The Interior Control Functions influence the distribution of interior grid points. Use the Interior pull down list to select the function to be used:
Laplace, Thomas-Middlecoff, or Fixed Grid.
Interior control functions are used to influence the distribution of grid points on the interior of the grid. Three different interior control functions, described below, are available in Fidelity Pointwise:
- Laplace: This interior control function provides a very smooth distribution of grid points in the grid interior, but it does not provide any degree of orthogonality or clustering.
- Thomas-Middlecoff: (Ref. 36) This interior control function will cluster grid points on the grid's interior based on how the grid points are clustered on the boundaries. This method is very reliable and stable for a wide range of applications and is, therefore, Fidelity Pointwise's default interior control function.

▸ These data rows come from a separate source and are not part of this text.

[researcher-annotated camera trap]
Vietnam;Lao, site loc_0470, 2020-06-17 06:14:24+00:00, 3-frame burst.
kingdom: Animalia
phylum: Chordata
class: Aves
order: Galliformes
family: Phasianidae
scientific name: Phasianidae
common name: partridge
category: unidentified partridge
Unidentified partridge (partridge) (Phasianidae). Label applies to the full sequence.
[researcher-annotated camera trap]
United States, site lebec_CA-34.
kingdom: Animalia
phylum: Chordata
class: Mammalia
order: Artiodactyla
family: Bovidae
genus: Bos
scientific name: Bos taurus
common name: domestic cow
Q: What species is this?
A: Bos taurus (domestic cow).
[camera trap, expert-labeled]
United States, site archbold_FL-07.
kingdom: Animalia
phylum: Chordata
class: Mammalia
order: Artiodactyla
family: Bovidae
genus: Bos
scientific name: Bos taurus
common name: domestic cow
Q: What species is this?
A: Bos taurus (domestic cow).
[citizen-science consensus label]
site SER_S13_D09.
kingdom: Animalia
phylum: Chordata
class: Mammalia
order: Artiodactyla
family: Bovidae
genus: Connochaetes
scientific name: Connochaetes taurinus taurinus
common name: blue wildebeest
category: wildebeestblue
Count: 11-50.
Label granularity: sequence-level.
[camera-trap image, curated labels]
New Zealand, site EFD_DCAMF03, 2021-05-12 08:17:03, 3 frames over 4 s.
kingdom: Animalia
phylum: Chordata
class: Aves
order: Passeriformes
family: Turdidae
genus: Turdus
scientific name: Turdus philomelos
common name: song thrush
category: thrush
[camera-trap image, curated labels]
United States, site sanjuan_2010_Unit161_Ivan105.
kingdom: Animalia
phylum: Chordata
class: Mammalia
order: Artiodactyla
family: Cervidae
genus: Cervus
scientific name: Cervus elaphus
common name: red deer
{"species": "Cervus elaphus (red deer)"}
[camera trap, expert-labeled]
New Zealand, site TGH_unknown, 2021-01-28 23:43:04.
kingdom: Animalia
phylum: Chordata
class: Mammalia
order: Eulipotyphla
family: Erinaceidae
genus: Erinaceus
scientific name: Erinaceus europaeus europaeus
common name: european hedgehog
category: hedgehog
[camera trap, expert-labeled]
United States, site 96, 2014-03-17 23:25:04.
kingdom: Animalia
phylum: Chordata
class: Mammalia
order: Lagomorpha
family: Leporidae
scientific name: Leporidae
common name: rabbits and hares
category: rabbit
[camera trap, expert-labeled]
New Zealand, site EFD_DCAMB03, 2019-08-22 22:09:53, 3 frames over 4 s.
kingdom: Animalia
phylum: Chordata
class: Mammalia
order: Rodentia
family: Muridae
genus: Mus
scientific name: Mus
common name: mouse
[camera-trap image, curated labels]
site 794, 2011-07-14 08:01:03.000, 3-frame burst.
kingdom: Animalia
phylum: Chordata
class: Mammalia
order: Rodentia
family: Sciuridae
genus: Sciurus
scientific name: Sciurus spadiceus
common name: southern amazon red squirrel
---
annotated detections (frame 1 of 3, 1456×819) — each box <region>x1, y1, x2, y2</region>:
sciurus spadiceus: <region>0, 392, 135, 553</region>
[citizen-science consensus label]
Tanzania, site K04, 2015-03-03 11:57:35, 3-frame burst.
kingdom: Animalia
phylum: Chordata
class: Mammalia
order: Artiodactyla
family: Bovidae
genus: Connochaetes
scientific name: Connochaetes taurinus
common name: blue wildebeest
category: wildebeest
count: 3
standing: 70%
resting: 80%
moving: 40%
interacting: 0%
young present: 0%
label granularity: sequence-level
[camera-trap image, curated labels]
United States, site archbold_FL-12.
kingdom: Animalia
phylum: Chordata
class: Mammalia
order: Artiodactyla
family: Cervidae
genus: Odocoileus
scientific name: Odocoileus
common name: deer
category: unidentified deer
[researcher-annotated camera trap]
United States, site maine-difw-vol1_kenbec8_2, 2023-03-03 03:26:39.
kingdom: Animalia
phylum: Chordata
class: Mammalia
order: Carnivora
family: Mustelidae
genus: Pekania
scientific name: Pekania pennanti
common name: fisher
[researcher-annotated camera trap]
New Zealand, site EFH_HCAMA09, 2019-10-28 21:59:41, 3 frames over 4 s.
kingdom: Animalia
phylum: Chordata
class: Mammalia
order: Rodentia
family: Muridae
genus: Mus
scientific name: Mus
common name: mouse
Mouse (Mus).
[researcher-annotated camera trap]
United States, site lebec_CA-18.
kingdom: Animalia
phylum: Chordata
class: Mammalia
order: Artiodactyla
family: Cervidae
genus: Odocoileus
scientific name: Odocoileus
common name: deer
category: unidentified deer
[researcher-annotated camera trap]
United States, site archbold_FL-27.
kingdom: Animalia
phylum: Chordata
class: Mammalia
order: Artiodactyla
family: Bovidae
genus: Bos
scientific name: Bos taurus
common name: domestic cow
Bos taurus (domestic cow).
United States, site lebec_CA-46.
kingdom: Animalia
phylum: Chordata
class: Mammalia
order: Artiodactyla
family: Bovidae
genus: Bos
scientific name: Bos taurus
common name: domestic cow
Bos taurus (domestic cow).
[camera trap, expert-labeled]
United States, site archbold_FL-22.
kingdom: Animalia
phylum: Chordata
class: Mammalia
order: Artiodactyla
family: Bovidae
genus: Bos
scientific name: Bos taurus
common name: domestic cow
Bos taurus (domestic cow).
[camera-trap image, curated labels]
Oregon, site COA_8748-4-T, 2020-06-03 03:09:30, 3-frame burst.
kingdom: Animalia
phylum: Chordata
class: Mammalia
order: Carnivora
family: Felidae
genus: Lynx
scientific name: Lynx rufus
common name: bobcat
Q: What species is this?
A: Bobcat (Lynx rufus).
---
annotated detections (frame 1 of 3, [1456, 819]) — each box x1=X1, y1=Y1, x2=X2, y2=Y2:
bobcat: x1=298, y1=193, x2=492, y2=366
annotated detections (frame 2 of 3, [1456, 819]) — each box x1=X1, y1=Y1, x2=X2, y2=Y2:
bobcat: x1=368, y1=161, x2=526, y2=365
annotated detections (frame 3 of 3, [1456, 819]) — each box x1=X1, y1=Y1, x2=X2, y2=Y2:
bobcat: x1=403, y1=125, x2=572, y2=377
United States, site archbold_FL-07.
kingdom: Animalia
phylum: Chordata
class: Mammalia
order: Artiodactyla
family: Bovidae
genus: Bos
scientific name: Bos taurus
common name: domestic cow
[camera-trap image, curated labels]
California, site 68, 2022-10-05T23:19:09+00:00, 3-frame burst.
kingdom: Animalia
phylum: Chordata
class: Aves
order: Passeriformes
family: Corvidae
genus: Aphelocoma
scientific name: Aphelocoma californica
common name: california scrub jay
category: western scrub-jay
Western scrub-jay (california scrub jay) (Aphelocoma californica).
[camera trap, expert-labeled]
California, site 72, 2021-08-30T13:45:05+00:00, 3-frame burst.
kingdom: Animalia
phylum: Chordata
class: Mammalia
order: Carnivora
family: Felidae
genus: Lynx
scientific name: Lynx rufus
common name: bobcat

- Fixed Grid: This interior control function is used to eliminate grid line slope discontinuities from the grid's interior while preserving the rest of the grid. Its effects are very subtle. The final grid will exhibit the same general features as the starting grid, including regions of clustering and orthogonality, but any slope discontinuities will be smoothed. This method should not be used unless the starting grid is of adequate quality except for the discontinuities.